Practice with Big O
Find the least nonnegative integer, \(n\), such that \(f(x\)) is \(O(x^{n})\) when \(f\) is defined by each of the expressions below.
If there is none, enter "none".
- \(f(x) = 2x^{3} + x^{2}\log x\)
\(2x^{3}\) grows as fast as \(x^{3}\), and \(x^2\log x\) grows strictly slower than \(x^{3}\).
- \(f(x) =2x^{2} + x^{3}\log x\)
\(2x^{2}\) grows as fast as \(x^{2}\), and \(x^{3}\log x\) grows strictly faster than \(x^{3}\) but strictly slower than \(x^{4}\).
- \(f(x) =(1.1)^{x}\)
\((1.1)^{x}\) grows strictly faster than any polynomial.
- \(f(x) = (0.1)^{x}\)
As \(x\) goes to infinity, \((0.1)^{x}\) goes to 0. So it grows strictly slower than any constant (same as a polynomial of degree 0).

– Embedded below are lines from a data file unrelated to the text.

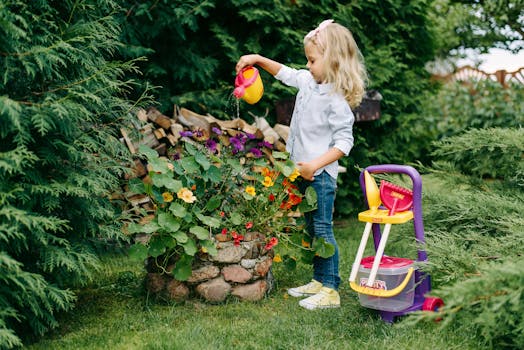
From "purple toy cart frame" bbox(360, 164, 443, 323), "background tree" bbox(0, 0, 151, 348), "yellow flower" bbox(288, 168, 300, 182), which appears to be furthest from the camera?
"yellow flower" bbox(288, 168, 300, 182)

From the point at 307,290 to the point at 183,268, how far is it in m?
0.79

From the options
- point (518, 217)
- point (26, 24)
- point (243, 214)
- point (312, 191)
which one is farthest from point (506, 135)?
point (26, 24)

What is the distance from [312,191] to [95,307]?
4.41 ft

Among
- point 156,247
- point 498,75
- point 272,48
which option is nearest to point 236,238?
point 156,247

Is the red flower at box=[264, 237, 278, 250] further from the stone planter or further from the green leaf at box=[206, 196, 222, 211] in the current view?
the green leaf at box=[206, 196, 222, 211]

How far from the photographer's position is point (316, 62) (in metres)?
3.30

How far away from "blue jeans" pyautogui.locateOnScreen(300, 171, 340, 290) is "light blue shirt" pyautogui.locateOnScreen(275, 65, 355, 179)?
0.21 ft

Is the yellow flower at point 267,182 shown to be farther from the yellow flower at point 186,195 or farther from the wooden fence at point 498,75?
the wooden fence at point 498,75

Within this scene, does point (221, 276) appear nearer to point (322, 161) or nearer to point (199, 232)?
point (199, 232)

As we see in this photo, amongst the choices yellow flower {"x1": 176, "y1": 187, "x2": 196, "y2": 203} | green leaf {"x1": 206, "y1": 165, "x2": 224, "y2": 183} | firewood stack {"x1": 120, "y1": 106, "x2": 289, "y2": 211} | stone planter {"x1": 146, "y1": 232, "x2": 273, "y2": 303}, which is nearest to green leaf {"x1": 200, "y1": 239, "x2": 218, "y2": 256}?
stone planter {"x1": 146, "y1": 232, "x2": 273, "y2": 303}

- \(f(x) = \dfrac{x^{4} + x^{2} + 1}{x^{3} + 1}\)
This fraction grows as fast as \(x^{4}/x^{3}=x\).
- \(f(x) = \dfrac{x^{4} + 5 \log x}{x^{4} + 1}\)
This fraction grows as fast as \(x^{4}/x^{4}=1\).
- \(f(x) = 2^{3 \log_{2}x^{2}}\)
\(2 ^{3 \log_{2}x^{2}} = 2^{\log_{2} (x^{2})^{3}} = 2^{\log_{2}x^{2 \cdot 3}} = 2^{\log_{2}x^{6}} = x^{6}\)